Öğrenci tutukluların büyük çoğunluğunun barışçıl protestolara katıldıkları, düşüncelerini ifade ettikleri ya da sadece sosyal medya paylaşımları nedeniyle gözaltına alındıkları biliniyor. Hukukçular, iktidarın bu uygulamasının hem Anayasa’ya hem de uluslararası sözleşmelere aykırı olduğunu vurguluyor.
Muhalefet “Gençleri Susturarak Ülke Yönetilmez”
Muhalefet partileri ve insan hakları savunucuları, iktidarın gençliği baskı altında tutmaya çalıştığını, fikir özgürlüğüne yönelik bu saldırının ülkenin demokratik geleceğini kararttığını belirtiyor. CHP'den yapılan açıklamada, "Bu gençler bizim geleceğimiz. Onları hapse atarak değil, dinleyerek ve anlayarak ilerleyebiliriz" denildi.
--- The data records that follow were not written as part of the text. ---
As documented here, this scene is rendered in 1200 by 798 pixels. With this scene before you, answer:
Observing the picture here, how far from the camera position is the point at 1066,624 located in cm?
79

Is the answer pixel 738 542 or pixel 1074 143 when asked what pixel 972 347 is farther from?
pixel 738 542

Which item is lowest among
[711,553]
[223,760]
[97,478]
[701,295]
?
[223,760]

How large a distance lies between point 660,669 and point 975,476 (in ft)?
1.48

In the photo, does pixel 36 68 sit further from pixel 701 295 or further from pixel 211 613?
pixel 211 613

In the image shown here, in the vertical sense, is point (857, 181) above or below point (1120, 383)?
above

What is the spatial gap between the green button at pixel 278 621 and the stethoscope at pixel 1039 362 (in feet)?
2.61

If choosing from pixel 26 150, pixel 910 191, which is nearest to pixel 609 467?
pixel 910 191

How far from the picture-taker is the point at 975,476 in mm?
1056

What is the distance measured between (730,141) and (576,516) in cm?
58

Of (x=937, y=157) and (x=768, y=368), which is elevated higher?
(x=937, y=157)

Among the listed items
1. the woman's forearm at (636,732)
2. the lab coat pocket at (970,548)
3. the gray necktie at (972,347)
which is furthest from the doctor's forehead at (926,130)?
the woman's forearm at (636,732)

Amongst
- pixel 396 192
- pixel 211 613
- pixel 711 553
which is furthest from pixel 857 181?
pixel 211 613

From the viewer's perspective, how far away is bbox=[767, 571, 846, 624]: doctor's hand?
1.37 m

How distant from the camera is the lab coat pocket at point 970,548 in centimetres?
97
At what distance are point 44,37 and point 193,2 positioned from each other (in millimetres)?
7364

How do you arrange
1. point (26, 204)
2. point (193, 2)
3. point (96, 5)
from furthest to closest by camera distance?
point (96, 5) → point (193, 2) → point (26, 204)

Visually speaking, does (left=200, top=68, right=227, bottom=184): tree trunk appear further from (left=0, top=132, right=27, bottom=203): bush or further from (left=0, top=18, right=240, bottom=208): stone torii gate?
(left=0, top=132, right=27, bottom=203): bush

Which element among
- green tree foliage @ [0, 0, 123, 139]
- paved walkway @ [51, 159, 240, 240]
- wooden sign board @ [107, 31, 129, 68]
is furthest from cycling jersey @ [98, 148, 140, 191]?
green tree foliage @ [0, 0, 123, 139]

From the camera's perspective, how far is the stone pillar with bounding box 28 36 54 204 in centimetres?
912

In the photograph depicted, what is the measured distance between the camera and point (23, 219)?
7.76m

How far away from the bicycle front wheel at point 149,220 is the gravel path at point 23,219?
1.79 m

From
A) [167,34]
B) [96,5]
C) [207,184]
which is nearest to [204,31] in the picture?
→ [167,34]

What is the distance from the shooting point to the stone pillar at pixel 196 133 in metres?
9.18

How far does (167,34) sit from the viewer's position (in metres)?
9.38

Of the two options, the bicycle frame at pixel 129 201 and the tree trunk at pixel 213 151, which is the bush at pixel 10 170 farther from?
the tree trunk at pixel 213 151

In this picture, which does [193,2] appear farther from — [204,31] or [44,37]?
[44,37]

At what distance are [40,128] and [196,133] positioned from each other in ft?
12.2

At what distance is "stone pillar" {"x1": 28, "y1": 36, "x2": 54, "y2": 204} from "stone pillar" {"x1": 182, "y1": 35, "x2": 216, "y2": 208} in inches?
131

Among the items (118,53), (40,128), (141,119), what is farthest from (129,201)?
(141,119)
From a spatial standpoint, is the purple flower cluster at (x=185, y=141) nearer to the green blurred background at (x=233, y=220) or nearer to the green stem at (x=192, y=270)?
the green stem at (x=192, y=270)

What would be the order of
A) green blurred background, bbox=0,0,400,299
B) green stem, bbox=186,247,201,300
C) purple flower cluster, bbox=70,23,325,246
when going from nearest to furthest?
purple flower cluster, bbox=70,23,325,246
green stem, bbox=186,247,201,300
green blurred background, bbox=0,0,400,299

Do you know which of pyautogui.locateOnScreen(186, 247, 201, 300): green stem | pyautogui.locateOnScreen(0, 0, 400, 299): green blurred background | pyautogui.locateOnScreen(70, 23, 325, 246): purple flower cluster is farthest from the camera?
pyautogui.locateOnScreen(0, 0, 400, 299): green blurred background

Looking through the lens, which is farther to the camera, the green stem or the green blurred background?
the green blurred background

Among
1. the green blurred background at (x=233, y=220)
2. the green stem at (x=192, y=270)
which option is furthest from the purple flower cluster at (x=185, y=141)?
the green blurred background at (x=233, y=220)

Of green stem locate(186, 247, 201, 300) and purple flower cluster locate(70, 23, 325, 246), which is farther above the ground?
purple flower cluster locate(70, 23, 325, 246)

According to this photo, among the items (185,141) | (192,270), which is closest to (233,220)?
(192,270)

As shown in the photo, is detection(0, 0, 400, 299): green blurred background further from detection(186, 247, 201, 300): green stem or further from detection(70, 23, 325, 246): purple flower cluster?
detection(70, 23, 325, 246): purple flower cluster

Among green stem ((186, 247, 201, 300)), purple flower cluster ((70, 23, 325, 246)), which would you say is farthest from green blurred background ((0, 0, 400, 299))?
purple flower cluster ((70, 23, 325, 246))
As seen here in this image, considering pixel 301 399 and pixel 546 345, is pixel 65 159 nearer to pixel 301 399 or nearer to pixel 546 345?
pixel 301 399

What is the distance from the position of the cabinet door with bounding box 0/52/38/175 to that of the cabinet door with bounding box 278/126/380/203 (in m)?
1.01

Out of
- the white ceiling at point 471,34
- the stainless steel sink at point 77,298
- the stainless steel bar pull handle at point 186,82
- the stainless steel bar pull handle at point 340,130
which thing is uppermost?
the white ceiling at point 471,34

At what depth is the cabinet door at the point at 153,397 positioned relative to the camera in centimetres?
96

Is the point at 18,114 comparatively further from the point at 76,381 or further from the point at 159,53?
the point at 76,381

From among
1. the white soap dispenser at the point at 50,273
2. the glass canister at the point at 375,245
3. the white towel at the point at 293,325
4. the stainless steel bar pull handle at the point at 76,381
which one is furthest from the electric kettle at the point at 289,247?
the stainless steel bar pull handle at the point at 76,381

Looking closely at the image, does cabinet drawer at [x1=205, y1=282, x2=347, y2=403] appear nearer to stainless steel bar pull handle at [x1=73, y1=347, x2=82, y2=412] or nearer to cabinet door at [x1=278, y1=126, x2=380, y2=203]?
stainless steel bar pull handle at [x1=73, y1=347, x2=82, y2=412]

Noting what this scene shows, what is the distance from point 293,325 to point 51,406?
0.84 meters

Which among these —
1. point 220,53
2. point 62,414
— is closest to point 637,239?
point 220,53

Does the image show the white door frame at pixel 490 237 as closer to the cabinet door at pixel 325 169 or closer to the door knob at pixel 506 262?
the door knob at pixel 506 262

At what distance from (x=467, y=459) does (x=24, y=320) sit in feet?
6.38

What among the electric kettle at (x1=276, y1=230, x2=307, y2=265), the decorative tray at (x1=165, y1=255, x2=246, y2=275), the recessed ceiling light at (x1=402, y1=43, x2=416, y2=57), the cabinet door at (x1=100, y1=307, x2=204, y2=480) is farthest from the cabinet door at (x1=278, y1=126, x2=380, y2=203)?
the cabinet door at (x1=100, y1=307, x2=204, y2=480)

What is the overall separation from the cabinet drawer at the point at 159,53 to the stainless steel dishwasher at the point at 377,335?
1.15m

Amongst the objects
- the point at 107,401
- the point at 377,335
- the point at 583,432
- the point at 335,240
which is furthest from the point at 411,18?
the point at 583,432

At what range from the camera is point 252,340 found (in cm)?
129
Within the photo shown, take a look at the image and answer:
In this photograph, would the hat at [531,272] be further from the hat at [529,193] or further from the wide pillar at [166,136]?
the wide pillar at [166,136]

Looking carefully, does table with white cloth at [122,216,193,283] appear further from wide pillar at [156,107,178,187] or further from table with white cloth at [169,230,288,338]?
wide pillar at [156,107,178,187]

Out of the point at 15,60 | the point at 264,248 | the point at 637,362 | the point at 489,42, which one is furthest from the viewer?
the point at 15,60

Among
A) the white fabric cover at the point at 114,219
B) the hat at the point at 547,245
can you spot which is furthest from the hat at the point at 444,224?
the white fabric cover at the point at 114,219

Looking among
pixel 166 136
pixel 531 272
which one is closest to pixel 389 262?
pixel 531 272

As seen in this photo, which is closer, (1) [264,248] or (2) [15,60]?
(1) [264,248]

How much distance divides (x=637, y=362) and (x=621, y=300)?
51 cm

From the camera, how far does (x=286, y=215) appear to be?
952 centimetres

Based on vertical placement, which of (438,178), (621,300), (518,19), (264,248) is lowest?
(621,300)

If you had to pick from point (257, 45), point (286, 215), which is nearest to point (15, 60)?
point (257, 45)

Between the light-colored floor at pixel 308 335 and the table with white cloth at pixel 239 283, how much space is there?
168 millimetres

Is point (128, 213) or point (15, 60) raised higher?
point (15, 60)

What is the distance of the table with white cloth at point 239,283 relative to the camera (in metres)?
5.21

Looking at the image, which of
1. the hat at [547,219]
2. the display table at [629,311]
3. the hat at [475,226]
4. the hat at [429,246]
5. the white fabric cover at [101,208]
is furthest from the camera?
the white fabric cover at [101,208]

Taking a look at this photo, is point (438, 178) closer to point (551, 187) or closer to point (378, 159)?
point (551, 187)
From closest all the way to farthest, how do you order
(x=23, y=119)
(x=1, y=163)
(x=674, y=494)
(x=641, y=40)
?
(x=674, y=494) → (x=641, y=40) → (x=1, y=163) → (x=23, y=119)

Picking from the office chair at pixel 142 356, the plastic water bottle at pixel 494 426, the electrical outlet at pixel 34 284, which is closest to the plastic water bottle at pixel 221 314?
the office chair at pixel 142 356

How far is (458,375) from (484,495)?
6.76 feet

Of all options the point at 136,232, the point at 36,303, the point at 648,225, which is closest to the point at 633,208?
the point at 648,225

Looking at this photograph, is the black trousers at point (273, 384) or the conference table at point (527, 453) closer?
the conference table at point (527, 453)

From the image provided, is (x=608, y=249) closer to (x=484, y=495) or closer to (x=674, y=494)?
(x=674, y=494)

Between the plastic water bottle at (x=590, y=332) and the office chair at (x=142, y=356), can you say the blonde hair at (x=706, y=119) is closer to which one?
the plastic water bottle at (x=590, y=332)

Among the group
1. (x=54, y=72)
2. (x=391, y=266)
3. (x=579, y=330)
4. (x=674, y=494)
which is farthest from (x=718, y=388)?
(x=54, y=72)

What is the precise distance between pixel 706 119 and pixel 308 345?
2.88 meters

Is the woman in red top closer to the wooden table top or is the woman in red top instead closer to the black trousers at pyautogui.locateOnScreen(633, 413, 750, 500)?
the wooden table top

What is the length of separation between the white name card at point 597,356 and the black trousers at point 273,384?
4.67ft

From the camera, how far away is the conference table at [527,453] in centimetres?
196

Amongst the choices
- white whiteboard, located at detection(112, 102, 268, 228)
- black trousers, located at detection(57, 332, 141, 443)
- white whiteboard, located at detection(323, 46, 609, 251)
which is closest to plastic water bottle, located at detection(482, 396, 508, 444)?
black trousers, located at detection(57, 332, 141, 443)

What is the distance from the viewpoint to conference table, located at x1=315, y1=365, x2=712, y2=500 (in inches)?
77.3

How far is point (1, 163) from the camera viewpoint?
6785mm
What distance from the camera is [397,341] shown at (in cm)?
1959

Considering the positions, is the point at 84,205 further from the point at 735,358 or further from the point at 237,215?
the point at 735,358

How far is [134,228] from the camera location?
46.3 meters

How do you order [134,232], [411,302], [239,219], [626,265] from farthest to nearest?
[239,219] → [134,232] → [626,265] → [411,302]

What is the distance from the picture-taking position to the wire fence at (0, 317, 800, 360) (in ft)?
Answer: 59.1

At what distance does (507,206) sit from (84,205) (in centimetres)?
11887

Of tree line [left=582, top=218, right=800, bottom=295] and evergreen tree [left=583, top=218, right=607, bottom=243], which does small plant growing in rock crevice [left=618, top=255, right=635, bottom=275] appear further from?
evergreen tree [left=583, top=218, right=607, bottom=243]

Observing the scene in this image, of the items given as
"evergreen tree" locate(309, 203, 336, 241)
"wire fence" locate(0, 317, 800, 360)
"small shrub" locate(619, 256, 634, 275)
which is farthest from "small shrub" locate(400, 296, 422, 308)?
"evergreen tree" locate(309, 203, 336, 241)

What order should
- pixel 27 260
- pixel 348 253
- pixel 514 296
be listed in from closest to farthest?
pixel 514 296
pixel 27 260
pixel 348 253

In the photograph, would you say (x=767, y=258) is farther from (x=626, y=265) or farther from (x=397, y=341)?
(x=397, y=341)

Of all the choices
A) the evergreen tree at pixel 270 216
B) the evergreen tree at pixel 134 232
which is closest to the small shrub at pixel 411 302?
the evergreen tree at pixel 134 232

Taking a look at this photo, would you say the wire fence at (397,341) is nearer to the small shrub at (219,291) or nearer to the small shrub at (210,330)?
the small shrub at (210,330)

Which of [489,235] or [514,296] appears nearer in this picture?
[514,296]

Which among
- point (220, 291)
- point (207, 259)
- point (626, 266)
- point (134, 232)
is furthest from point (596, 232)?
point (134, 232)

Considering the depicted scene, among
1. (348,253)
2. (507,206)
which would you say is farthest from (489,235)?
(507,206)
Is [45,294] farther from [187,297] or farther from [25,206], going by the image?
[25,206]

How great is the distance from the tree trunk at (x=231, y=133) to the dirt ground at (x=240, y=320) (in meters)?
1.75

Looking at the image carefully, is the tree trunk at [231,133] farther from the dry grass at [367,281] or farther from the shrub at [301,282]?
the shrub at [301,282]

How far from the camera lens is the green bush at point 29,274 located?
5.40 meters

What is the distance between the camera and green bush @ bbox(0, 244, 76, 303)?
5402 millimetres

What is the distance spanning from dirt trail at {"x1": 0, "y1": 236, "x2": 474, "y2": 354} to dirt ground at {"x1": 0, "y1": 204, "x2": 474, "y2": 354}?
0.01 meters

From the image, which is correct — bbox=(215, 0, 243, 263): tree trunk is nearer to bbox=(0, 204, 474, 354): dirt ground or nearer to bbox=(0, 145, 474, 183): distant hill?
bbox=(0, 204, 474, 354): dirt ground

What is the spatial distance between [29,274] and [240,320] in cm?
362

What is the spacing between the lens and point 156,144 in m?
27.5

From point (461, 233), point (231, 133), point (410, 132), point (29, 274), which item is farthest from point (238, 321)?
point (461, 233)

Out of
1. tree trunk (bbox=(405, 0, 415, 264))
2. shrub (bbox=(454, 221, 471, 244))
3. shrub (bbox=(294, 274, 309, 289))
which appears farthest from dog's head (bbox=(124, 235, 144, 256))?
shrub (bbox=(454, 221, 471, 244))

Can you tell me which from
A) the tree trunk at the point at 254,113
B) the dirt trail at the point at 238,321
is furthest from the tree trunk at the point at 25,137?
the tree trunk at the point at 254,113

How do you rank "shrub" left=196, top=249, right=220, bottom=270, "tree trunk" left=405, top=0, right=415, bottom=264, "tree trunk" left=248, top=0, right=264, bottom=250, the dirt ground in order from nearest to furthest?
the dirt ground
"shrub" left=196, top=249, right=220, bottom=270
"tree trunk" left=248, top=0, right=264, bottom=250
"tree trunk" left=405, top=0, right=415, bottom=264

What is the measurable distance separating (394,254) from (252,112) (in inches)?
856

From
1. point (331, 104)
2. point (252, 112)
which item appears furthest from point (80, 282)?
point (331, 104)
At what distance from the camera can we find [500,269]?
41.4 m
Aileler Endişeli, Gelecek Belirsiz
Tutuklu öğrencilerin aileleri ise her geçen gün artan kaygılarını dile getiriyor. Uzun süren tutukluluklar nedeniyle eğitimleri yarıda kalan öğrencilerin hem psikolojik hem de akademik olarak ciddi zarar gördüğü ifade ediliyor.
İktidar Sessizliğini Koruyor
Tüm bu tepkilere rağmen, iktidar cephesinden konuyla ilgili net bir açıklama yapılmış değil. Adalet Bakanlığı'nın konuya dair soruları yanıtsız bırakması ve herhangi bir yargı reformu adımının atılmaması, kamuoyundaki öfkeyi daha da büyütüyor.
Bir Soru Hâlâ Yanıt Bekliyor: Neden?
Gençliğin sesi neden bu kadar rahatsız edici bulunuyor? Düşüncelerinden ötürü cezalandırılan öğrencilerle birlikte toplumun en dinamik kesimi susturulmak mı isteniyor?
Bu sorular yanıt beklerken, toplumun birçok kesiminde "Gençlerin geleceği karartılıyor" düşüncesi yayılırken, tepkiler de yükseliyor.